Kapitalist sistemde dünyaya
doğduğunuzda % 95 ihtimalle hayatınızı idame ettirebilmeniz için kendi beden ve
akıl gücünüzden başka hiçbir şeye sahip değilsinizdir. En iyi ihtimalle bütün
hayatları boyunca karın tokluğuna çalışan ana babanızdan bir ev kalmıştır size, ya
da köyde bir tarla. Sistemin size verdiği eğitimi binbir zorlukla alırsınız.
Sistem öyle güzel kurgulanmıştır ki, siz bu eğitimin içeriğini sorgulamazsınız.

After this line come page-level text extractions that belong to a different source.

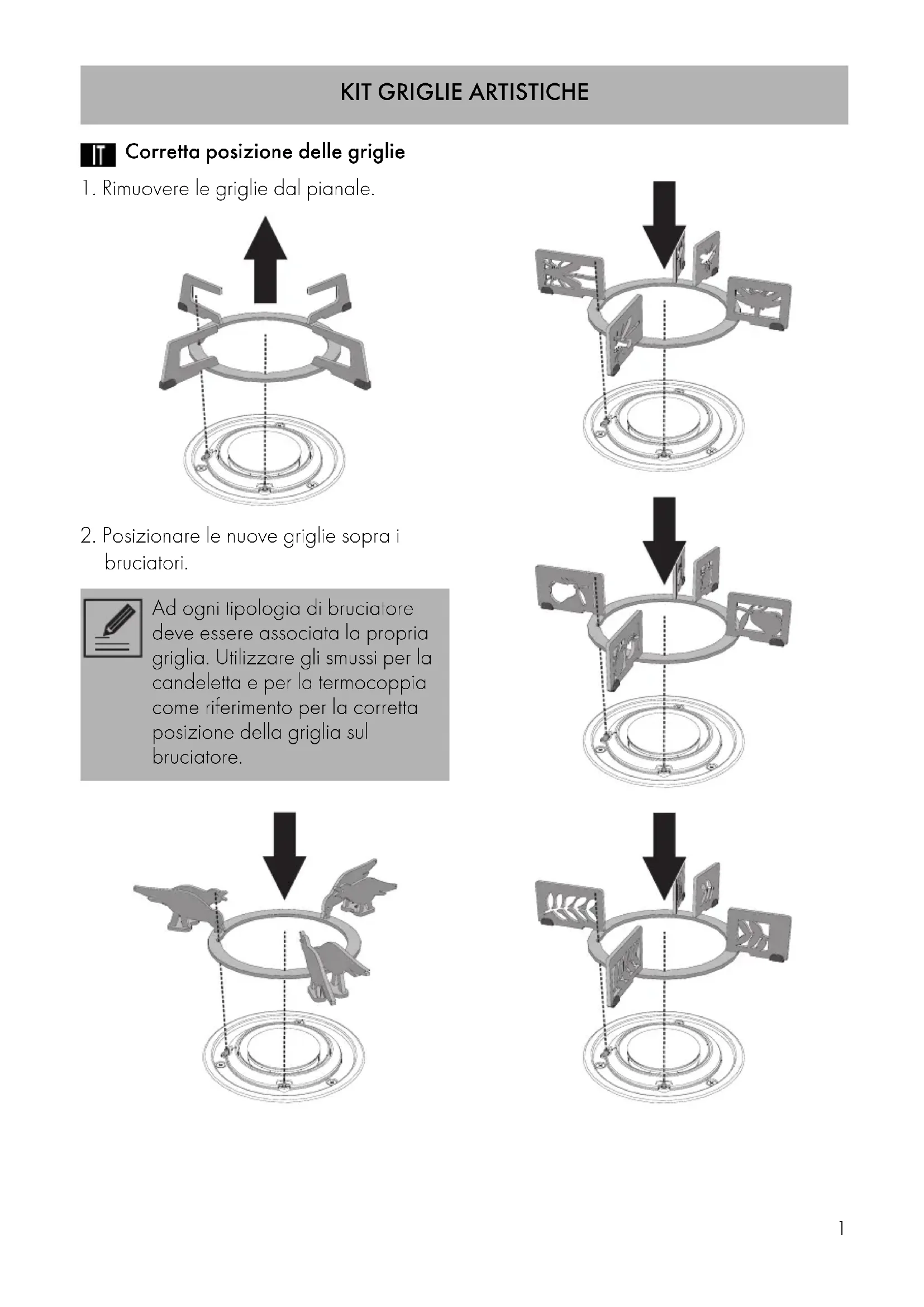 KIT GRIGLIE ARTISTICHE

IT Corretta posizione delle griglie

1. Rimuovere le griglie dal pianale.

2. Posizionare le nuove griglie sopra i bruciatori.

Ad ogni tipologia di bruciatore deve essere associata la propria griglia. Utilizzare gli smussi per la candeletta e per la termocoppia come riferimento per la corretta posizione della griglia sul bruciatore.

1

Örneğin bütün tarih kitaplarında Osmanlı ordusu başkasının ülkesini işgal
ettiğinde bunun adı “fetih” olur. Kurtuluş Savaşı’nda emperyalist güçler
yurdumuzu dört bir yandan “işgal” ederler.
Kapitalist sistemin eğitim sistemi diğer
her şeyde olduğu gibi adaletsizdir. Siz mahallenin ilkokulunda okurken,
birilerinin çocukları anasınıfında İngilizce eğitim almaya başlarlar. Eğitim
hayatı bu % 95’lik kesim için hep bir maraton havasında geçer; eğer ailenizin
sizi okutacak gücü varsa stresli yıllar sizi bekler; önce anadolu lisesi
sınavları, sonra üniversite sınavları... Siz bu sınavlarda muhtemelen başarısız
olurken, birileri özel okullarda her türlü olanak içerisinde, en iyi
eğitmenlerden, en modern dersliklerde, istedikleri, seçtikleri (seçme şansları
hep vardır) eğitimi alırken, siz hep “ben aslında mimar olmak istiyordum”,
“matematiğe kafam çalışır ama...” gibi cümlelerle kendinizi avutursunuz.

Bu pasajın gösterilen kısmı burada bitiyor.